Nós estávamos siderados, sentados, elevados e ao mesmo tempo diminuídos pela perícia do nosso colega trajado a rigor. Então ele falou de vento, folha, flor, corrente, sopro, estrela cadente, ave, nuvem, mares, ondas, pena e asas, e a cada uma dessas palavras cheias que recitava, os seus braços faziam um gesto que se assemelhava em alguma coisa com o ser invocado.

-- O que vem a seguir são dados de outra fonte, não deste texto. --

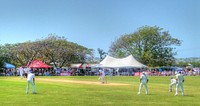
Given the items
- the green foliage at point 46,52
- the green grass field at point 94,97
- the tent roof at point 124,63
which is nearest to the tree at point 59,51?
the green foliage at point 46,52

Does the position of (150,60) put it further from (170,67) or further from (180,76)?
(180,76)

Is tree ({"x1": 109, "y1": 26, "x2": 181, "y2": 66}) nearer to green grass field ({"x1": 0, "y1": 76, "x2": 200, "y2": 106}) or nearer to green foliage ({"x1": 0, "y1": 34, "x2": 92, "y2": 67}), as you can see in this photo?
green foliage ({"x1": 0, "y1": 34, "x2": 92, "y2": 67})

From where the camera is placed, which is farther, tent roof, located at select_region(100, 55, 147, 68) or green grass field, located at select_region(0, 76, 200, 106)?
tent roof, located at select_region(100, 55, 147, 68)

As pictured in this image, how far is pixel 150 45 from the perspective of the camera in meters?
95.9

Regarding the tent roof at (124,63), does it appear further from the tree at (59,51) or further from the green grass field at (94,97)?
the green grass field at (94,97)

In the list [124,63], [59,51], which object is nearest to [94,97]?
[124,63]

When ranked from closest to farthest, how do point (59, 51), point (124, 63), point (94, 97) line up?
point (94, 97) < point (124, 63) < point (59, 51)

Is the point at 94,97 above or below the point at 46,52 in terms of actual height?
below

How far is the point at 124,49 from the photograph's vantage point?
100500 mm

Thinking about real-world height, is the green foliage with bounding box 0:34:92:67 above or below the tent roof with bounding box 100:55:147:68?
above

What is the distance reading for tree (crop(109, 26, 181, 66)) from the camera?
95.6 metres

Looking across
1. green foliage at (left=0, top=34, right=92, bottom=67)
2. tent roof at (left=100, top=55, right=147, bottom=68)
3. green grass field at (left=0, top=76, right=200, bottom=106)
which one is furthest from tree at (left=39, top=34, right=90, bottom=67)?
green grass field at (left=0, top=76, right=200, bottom=106)

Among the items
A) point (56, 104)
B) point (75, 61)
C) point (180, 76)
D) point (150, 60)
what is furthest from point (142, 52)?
point (56, 104)

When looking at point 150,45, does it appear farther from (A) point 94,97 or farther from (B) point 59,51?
(A) point 94,97
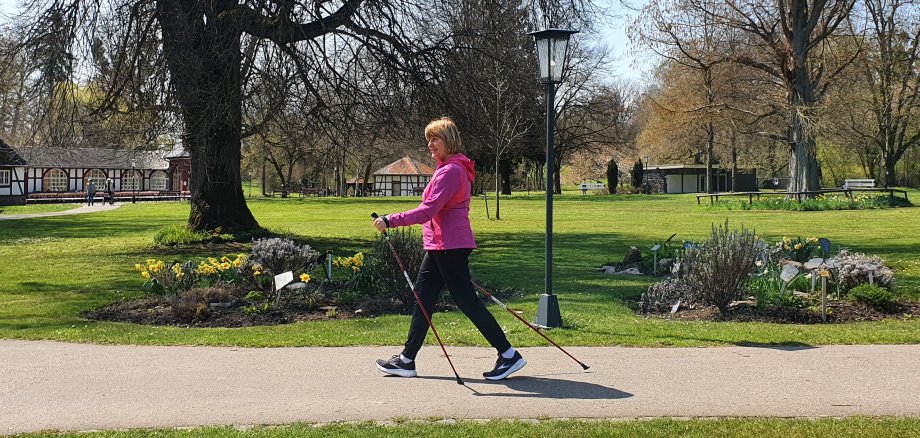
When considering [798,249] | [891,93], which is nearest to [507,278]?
[798,249]

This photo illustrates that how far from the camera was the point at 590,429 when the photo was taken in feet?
17.0

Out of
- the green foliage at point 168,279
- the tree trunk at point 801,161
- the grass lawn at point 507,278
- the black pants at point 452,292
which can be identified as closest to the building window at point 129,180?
the grass lawn at point 507,278

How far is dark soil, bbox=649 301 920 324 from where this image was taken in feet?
32.2

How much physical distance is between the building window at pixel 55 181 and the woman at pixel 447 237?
6871 cm

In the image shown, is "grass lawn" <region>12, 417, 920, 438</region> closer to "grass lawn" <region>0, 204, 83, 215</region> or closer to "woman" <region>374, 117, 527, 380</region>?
"woman" <region>374, 117, 527, 380</region>

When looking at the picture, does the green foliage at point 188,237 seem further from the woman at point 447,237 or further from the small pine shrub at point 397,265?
the woman at point 447,237

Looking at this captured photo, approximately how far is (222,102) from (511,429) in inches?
479

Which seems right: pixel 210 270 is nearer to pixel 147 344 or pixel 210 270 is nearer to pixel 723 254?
pixel 147 344

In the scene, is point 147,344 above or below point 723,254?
below

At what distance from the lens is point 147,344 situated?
328 inches

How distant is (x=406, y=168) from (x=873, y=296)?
3094 inches

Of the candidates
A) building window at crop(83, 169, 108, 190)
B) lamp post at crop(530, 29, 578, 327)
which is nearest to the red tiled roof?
building window at crop(83, 169, 108, 190)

Os braços do nosso colega ondularam, tremeram, voaram por cima da sua cabeça, e todo o seu corpo se encolheu como se tivesse sido trespassado por uma dor, e depois se alongou como se dela tivesse saído ileso, quando atirou para o chão, e depois para o ar, os quatro últimos versos - “A vida, pena caída, Da asa de ave ferida, De vale em vale impelida, A vida o vento a levou!” Disse ele. Nessa altura, nós não sabíamos o que era o aplauso. Ficámos silenciosos, estarrecidos, aprisionados num momento que não queríamos que se movesse. Mas moveu-se. O nosso colega regressou à primeira carteira, ainda a tremer, todos nós a olharmo-lo com o respeito dos súbditos, e eu, a partir do meu lugar, não conseguia segurar o instante. Foi assim que aprendi a pronunciar a primeira letra do alfabeto, aquela que ensina a decifrar o enigma da transitoriedade, e com a qual se escrevem todas as palavras do mundo.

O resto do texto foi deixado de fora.